Thursday, August 21, 2008

No Place Like Home

McCain and Obama are getting into a little tiff about who’s richer and more out-of-touch with the economic realities of your average American, this one highlighted by McCain’s professed inability to remember just how many houses he owns. So now it looks like it’s going to become something of an asset on the campaign trail to be poorer than the other guy.

If that’s the case, then Obama should pick me for Vice-President; I’m sure I have way less money than anyone he’s going to find in the Senate, a state governor’s mansion, and probably even in his Rolodex, too. And if it helps, I could be even more broke, too—just say the word and I can easily get rid of any extra dollars in my wallet or bank account.

I do hope, in any case, that the Democrats get some traction out of McCain’s admission; there is something pretty clueless in being unable to say how many homes one owns. Now, I’ll admit I sometimes get confused by the number of bicycles I have—it’s a matter of whether you count the tandem, really, and then whether it should be construed as one or two—but houses are another thing altogether; I wonder if he knows how many cars he has, as well. Or Rolexes. Or gold-plated toilet seats.

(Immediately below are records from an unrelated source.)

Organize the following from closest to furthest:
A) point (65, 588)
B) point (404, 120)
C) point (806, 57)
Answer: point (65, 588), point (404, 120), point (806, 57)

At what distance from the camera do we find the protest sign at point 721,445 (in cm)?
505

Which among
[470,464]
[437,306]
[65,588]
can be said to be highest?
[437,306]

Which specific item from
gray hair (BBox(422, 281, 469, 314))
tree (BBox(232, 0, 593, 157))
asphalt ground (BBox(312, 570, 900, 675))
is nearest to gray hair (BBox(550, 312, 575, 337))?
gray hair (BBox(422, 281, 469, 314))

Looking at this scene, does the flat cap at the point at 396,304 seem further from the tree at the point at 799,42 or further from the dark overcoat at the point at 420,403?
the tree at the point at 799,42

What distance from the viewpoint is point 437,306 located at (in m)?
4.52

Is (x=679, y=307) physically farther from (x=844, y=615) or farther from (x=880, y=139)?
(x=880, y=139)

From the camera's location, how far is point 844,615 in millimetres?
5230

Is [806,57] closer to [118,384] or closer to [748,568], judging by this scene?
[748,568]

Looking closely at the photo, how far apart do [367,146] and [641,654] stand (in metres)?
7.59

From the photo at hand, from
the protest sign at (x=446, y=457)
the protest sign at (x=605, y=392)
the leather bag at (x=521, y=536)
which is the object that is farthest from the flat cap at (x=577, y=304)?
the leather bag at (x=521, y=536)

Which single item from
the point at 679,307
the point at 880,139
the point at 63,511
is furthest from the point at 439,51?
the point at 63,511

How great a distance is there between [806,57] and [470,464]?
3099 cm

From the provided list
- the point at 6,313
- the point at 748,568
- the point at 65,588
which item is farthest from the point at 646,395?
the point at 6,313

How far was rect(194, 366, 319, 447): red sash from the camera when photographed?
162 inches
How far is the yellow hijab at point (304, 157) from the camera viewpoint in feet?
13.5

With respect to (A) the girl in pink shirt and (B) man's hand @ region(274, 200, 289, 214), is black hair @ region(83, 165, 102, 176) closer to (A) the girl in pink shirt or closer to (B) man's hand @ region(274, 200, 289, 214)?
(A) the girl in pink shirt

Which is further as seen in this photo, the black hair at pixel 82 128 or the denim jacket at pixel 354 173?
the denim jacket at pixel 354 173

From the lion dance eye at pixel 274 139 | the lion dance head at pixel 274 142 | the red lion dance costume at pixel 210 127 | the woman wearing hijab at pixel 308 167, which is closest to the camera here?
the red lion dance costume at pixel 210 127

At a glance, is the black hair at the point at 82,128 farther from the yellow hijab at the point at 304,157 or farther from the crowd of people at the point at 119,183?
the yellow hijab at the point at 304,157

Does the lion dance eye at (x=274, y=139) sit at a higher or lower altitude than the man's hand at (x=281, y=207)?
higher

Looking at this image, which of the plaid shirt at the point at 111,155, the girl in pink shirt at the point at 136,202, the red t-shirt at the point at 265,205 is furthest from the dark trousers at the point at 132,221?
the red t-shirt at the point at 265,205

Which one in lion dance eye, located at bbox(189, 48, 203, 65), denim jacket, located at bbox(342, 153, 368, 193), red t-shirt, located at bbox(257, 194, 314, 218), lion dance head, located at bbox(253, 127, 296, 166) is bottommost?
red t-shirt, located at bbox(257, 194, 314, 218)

Of course, I’m not saying there’s anything wrong with having more than one home—although I always thought it would be a drag to have to shop for all the requisite towels, silverware, and cleaning supplies, and as someone who spends inordinate amounts of time tearing around just one house looking for his misplaced keys, the thought of having to do so in four or seven abodes seems hopeless. Still, after the apartments in Paris and Manhattan, the beach house in Malibu, the ranch in New Mexico, and the renovated Craftsman bungalow in Seattle, what else do you need?

And that’s only five houses, but really, who’s counting?